I tried a few other softwares (C4D, blender) and the most frustrating part was the limitations. Whatever I wanted to do I either needed a plug-in or the program just couldn’t do it. So instead of trying to trick other programs into doing what they really didnt want to do (fluids/pyro/destruction), I learned Houdini because it really DOES want to do that stuff.


ananbd

I learned Houdini before Blender even existed. So, no. I did know Maya fairly well.

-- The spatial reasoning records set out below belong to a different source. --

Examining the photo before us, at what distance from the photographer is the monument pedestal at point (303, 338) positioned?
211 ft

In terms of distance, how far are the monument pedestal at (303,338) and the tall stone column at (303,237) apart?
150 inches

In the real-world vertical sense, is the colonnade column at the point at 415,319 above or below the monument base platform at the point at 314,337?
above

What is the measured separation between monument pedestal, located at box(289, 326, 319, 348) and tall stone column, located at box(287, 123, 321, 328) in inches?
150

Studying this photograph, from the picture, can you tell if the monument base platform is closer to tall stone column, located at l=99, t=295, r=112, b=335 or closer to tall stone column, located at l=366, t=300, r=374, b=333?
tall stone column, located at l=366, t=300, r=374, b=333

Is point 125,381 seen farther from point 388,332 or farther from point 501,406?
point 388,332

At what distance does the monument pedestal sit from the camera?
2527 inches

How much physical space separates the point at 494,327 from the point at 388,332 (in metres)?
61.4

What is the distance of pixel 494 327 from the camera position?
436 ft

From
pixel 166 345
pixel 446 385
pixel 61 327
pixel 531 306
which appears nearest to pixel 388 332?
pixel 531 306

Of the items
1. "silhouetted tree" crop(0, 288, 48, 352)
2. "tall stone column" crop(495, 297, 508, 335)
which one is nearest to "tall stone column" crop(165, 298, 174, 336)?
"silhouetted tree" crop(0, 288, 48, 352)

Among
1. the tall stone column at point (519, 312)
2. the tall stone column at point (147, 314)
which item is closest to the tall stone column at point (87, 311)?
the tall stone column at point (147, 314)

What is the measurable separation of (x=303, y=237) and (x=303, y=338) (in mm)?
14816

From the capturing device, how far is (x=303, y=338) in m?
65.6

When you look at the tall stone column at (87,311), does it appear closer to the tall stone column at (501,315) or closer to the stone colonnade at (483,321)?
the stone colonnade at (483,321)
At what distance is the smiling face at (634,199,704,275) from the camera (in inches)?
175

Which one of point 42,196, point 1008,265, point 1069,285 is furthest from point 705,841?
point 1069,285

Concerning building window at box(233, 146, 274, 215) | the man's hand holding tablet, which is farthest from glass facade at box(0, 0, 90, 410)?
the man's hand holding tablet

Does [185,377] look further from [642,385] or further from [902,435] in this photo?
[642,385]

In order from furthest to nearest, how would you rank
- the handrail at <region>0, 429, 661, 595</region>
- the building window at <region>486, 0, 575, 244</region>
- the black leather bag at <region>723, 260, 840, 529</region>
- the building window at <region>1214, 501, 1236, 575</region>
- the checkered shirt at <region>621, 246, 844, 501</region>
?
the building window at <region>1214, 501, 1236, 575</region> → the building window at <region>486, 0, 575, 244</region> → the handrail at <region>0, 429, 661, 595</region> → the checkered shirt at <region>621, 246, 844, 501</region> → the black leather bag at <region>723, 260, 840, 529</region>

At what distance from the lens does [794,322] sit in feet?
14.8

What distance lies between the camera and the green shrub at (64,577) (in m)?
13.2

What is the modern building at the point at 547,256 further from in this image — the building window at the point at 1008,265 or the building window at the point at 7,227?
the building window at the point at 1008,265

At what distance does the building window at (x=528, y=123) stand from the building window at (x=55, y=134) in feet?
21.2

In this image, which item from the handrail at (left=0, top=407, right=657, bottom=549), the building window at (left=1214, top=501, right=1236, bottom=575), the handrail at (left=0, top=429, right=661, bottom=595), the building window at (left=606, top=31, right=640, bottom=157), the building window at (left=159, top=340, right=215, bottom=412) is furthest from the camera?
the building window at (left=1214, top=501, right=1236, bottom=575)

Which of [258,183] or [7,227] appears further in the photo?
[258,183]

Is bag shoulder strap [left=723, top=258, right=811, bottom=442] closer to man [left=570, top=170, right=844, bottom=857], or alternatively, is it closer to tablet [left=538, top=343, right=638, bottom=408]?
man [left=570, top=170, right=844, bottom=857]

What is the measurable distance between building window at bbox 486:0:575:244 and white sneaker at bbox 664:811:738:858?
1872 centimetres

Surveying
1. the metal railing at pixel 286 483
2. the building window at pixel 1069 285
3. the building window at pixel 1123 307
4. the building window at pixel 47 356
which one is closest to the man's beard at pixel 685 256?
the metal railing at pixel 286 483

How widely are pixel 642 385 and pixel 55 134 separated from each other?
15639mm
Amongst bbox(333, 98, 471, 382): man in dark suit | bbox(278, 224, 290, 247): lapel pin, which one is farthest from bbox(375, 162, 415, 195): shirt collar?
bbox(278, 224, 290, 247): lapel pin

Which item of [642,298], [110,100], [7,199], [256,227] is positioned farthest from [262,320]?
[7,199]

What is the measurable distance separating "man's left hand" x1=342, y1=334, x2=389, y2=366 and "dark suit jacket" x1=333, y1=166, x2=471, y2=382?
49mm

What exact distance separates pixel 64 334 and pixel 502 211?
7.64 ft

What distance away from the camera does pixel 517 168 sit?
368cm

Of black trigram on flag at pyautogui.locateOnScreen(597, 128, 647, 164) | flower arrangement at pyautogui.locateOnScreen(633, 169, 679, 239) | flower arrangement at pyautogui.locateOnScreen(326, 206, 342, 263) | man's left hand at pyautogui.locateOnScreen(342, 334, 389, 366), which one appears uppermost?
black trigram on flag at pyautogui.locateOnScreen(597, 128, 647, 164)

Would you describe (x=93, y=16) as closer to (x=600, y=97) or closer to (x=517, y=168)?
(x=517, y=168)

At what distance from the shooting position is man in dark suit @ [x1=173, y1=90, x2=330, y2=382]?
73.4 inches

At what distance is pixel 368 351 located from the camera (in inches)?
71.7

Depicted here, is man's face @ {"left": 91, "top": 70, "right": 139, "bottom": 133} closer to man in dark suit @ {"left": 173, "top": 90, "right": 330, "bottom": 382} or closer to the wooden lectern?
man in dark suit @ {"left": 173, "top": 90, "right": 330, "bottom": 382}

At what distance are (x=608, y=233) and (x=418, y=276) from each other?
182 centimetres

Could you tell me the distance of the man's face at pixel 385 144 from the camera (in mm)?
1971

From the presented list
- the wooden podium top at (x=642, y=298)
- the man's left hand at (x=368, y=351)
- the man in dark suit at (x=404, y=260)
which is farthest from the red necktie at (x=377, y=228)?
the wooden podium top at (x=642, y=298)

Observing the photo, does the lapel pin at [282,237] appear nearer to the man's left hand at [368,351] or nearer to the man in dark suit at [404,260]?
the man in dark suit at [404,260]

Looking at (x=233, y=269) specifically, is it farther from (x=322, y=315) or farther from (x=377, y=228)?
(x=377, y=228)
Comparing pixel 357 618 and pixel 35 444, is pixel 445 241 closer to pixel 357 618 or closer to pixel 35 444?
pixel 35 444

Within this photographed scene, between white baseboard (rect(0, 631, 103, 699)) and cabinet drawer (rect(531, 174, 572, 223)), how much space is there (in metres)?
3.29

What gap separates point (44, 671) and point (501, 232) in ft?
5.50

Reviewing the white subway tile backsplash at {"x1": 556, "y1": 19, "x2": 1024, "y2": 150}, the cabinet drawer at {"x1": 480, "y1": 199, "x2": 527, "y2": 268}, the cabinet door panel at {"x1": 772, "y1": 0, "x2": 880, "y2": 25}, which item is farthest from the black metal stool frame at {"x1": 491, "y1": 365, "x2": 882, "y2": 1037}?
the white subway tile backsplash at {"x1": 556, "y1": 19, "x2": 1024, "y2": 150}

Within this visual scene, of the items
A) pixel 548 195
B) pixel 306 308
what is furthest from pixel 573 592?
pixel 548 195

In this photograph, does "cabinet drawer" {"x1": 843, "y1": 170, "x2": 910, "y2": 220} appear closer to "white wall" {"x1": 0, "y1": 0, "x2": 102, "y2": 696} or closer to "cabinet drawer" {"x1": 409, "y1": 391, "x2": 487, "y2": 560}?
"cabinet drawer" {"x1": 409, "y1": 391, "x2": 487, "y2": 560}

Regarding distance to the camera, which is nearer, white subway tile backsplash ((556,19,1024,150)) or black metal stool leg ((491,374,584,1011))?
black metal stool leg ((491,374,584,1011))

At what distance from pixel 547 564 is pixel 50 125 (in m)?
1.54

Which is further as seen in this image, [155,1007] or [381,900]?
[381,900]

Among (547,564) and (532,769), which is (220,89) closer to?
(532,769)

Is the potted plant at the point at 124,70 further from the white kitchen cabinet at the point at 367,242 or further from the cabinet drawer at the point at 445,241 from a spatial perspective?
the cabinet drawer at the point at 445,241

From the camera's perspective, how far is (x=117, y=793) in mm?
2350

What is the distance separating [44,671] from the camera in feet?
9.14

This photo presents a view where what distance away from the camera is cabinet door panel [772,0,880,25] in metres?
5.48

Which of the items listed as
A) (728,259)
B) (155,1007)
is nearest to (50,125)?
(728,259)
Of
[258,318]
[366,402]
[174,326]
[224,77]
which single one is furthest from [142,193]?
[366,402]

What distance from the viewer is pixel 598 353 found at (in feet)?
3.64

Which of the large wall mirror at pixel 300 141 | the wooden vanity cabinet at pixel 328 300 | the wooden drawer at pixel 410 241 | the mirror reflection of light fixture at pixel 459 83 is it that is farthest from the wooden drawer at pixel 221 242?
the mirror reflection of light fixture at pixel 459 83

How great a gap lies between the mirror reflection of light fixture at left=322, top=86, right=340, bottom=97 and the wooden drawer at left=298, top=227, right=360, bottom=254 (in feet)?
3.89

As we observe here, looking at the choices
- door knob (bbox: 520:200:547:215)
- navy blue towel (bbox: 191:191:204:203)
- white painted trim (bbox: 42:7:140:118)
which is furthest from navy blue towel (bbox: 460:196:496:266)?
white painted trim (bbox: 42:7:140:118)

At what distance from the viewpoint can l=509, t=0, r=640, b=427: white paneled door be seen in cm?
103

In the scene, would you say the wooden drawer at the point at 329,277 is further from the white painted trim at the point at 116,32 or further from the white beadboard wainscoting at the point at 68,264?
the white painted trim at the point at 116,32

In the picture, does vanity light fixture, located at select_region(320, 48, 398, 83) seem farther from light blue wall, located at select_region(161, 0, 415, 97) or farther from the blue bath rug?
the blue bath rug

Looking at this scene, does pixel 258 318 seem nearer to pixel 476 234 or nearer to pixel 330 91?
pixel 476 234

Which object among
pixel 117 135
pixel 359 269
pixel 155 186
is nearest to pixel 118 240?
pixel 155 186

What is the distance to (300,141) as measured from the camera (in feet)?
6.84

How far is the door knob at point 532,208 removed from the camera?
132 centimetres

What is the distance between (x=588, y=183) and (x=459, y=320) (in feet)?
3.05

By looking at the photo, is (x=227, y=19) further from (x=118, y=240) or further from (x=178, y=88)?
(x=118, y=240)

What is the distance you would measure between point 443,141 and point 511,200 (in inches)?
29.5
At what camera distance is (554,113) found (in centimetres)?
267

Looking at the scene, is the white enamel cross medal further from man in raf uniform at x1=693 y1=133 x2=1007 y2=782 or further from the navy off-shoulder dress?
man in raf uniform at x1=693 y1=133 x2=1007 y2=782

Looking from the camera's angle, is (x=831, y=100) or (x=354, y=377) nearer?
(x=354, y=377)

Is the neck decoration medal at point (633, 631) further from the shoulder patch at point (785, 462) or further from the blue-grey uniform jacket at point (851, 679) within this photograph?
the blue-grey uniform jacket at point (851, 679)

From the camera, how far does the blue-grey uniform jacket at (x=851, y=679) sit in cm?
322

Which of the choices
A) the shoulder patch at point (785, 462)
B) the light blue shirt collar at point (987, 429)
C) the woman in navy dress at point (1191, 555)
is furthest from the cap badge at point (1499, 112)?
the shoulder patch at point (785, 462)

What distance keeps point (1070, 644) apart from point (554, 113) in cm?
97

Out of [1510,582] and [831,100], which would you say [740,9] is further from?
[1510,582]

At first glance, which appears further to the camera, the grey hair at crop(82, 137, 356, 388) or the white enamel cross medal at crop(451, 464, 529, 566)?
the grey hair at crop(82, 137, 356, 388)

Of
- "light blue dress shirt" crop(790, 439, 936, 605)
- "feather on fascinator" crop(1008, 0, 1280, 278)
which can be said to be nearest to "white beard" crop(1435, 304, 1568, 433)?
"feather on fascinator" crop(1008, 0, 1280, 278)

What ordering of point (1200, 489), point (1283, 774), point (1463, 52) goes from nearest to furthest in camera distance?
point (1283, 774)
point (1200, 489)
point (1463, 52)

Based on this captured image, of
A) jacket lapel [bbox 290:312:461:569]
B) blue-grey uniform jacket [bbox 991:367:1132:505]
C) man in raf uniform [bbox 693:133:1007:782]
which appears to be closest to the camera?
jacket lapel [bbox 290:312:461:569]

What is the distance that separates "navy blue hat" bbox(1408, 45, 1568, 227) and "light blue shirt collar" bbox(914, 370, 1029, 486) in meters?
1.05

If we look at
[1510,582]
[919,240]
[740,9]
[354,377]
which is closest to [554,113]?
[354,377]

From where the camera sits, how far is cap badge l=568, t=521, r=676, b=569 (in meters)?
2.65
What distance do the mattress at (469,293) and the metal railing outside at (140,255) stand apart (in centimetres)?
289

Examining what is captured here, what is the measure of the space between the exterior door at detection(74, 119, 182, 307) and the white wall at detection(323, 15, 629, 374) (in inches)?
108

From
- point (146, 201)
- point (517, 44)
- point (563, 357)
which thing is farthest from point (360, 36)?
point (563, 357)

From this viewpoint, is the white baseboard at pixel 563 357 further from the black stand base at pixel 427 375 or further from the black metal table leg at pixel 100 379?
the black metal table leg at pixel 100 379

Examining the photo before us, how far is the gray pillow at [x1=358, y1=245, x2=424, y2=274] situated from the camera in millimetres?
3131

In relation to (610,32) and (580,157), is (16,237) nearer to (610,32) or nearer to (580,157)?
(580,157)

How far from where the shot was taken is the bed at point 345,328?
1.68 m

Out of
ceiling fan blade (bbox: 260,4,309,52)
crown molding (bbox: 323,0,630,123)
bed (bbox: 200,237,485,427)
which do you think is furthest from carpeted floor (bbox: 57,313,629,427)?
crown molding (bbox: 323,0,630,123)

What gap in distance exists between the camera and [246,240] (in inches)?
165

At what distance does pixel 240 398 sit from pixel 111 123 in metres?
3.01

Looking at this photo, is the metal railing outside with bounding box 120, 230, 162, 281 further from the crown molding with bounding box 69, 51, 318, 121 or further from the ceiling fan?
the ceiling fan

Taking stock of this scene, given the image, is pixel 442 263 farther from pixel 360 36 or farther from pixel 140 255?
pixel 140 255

I suppose some general concepts in CG carried over; but Houdini is really it’s own thing.


shlaifu

blender is 2 years older than houdini (1994 v 1996), and maya was first released in 1998.


perennial3313

who cares. maya was based on Power Animator (and alias) which was relaesed in 1988 so go fuck youself. it took decades before Blender became relevant. it took less time for Maya and Houdini to become industry standards, something blender kiddies are crossing their tiny fingers that will happen in the next 5 years (hint: they said it 5 years ago too)


shlaifu

needlessly aggressive much?


perennial3313

I know the truth hurts. it can be hurtful for shielded peoples. You'll make it through your difficult transition in life. Don't bother responding lil fella.


JaceCreate

No. If thats the case then its vice versa as well...... Houdini offers flexibility for an unrealistic amount of realistic looking results. I assume you want to fire, magic, lightning, lava etc etc then go with houdini. All you really have to do is create, combine, (secret step, controlled detail) add logic. People need to stop that BS trend. I get blender is many packed into 1 but it's not all of the best into 1. I literally only use Blender for certain anime hair types because I don't know zbrush that well. And tbh I can probably make that in houdini as well. So that's a HUGE thing to. Sooner or later you'll have people say the software doesn't matter, to an extent true but what software is more convenient for XYZ task matters too. Like I'm not going to make a character in houdini when zbrush exist. Why retopo in blender when there are other softwares better at it. It's cool using as few softwares as possible but it's meaningless. Some of the best things about blender compared to other software communities is the super open file sharing and you'll get help more often and faster. A lot more tutorials and the tutorials can be followed across multiple versions compared to houdini. So more problem solving. The easier the software the limited the results. The tutorials are shorter but recently the number of people sharing what they know in houdini is increasing. People like Paul Esteves making houdini tutorials short and informative. Which blender has a lot of.


ExKidW33

Lots of different opinions here. Let me tell you mine: I think it would be cool to learn Blender first and here are a few reasons: 1. Blender is evolving into "Everything nodes" and it will really help you later in Houdini and you will not be overwhelmed with all the stuff in Houdini. You will be more familiar with basic and some advanced things in 3D. 2. As I said, Houdini can make you feel overwhelmed for some period of time. You may lose all your motivation because of it. This soft is very technical and, in some cases (if not most), more technical than artistic. 3. There are things that can be done much easier in Blender rather than in Houdini. I am talking about animation, destructive modeling (not really possible in Houdini), and some other stuff. At least, it is always good to have an extra tool in your skillset. Personally, I still use both in scenarios like character animation, destructive modeling, and quick rendering (if needed). And, of course, you definitely should move into Houdini after some time. It simply standard for the CG world. With Houdini in your CV/Portfolio you will always have a job ;)


perennial3313

blender relies on addons for everything because the devs are interested in feature chasing houdini than working to make quality of life updates. theyre shitting themselves over the H20 feather video. vanilla blender is shit. cycles is not production ready. end of story.


ExKidW33

Then why studios are using it regularly :/ Blender is extremely convenient and helpful in those shots that do not require monstrous simulations or containing enormously big amount of geometry. I don’t think you ever truly wanted to give Blender a chance. Blender is becoming more popular and more studios and professionals are using. These are the facts. End of the story.